What is needed
Output only the lines from the one holding "Comparing cliff at" to the end of the data below, please, copied exactly.

Task material
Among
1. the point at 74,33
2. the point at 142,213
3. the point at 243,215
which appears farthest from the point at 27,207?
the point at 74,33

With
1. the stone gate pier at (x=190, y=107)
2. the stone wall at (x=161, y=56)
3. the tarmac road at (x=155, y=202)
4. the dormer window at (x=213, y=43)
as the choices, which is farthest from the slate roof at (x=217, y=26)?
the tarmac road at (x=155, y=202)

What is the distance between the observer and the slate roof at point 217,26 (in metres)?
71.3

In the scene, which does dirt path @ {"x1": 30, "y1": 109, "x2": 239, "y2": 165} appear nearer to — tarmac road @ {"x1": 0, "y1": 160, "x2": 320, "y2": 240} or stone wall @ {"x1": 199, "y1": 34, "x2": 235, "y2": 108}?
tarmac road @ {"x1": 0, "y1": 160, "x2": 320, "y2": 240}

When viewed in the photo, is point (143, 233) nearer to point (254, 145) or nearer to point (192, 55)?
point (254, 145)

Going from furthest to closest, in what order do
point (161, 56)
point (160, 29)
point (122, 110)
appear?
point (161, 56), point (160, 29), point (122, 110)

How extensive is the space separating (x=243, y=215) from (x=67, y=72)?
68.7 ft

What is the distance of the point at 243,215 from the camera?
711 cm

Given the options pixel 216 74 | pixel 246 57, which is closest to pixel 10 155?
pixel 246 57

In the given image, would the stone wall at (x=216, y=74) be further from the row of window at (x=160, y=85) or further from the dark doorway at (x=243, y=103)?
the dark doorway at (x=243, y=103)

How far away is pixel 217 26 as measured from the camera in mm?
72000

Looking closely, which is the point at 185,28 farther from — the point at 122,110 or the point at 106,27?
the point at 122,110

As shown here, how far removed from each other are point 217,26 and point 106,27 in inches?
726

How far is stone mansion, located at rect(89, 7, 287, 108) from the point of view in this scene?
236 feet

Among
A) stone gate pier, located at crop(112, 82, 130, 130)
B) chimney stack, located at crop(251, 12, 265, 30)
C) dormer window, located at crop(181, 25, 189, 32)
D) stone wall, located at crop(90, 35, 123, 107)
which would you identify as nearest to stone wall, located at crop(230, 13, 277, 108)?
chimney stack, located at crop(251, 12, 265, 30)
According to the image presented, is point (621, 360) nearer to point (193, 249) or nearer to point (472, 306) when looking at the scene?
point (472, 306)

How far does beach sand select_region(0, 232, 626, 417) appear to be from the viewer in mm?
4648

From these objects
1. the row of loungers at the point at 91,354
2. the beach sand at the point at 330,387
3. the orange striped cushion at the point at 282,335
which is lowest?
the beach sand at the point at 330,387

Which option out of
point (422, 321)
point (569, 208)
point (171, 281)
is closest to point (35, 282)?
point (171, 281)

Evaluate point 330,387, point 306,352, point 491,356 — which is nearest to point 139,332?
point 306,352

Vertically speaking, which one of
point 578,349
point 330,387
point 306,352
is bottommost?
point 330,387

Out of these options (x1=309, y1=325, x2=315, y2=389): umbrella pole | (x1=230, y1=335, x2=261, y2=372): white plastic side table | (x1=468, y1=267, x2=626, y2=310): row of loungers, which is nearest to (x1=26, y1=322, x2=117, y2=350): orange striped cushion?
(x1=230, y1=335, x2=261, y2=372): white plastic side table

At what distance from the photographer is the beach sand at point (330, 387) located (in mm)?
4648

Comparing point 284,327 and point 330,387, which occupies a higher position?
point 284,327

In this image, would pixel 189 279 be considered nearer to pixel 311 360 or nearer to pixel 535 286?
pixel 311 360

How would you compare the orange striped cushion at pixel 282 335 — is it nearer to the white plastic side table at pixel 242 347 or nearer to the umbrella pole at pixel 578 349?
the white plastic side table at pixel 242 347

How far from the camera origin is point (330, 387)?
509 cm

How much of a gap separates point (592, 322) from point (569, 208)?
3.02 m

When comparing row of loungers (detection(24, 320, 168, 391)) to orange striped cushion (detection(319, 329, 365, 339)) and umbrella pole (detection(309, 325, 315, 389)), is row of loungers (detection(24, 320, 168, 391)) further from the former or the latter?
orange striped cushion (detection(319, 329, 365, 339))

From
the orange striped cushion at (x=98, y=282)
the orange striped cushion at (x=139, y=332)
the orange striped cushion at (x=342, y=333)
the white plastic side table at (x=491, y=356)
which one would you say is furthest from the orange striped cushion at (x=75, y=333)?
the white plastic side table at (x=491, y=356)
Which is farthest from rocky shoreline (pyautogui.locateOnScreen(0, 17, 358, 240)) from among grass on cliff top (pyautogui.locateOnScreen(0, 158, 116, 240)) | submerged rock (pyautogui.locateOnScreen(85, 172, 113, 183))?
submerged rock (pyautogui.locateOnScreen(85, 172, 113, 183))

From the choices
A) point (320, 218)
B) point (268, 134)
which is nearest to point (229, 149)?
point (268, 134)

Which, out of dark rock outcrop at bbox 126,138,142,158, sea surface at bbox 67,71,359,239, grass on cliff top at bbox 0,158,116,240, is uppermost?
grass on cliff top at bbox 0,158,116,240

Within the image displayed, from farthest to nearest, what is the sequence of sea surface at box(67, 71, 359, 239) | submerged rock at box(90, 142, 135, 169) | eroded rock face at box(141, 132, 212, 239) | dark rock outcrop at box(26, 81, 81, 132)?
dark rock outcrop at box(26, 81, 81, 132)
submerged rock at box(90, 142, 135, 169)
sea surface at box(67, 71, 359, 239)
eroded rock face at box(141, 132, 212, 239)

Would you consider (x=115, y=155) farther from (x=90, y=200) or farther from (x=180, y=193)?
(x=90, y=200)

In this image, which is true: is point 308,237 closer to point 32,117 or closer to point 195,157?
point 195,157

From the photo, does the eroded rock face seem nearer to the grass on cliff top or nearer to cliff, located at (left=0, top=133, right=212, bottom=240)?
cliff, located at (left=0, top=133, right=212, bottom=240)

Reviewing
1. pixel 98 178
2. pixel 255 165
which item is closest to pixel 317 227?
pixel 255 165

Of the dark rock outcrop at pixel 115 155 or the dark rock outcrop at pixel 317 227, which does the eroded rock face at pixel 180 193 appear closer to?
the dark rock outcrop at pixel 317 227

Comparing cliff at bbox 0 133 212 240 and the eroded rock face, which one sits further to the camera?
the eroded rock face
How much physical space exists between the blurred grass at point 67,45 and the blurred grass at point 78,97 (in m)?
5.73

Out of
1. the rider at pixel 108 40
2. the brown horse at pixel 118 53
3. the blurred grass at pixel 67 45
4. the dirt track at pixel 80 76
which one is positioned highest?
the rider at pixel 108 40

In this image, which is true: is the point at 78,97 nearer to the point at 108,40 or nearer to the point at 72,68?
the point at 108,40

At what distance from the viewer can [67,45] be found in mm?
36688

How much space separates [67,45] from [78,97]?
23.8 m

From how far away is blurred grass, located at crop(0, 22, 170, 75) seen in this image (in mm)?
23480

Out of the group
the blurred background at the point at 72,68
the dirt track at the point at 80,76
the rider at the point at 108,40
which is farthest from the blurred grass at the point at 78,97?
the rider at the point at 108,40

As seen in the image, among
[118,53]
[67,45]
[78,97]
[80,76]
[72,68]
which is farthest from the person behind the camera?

Solution to this exercise
Comparing cliff at bbox 0 133 212 240 and the eroded rock face, which one sits further to the camera?
the eroded rock face
How much physical space exists between the blurred grass at point 67,45 and the blurred grass at point 78,97 (in m)?
5.73

Out of
1. the rider at pixel 108 40
2. the brown horse at pixel 118 53
3. the blurred grass at pixel 67 45
4. the dirt track at pixel 80 76
which one is positioned highest?
the rider at pixel 108 40

In this image, which is true: is the point at 78,97 nearer to the point at 108,40 or nearer to the point at 72,68?
the point at 108,40

At what distance from the viewer can [67,45] be found in mm?
36688

How much space separates [67,45] from [78,97]?
23.8 m

From how far away is blurred grass, located at crop(0, 22, 170, 75) seen in this image (in mm)?
23480

Out of the group
the blurred background at the point at 72,68
the dirt track at the point at 80,76
the rider at the point at 108,40
which is farthest from the blurred grass at the point at 78,97?
the rider at the point at 108,40

As seen in the image, among
[118,53]
[67,45]
[78,97]
[80,76]
[72,68]
which is farthest from the person behind the camera?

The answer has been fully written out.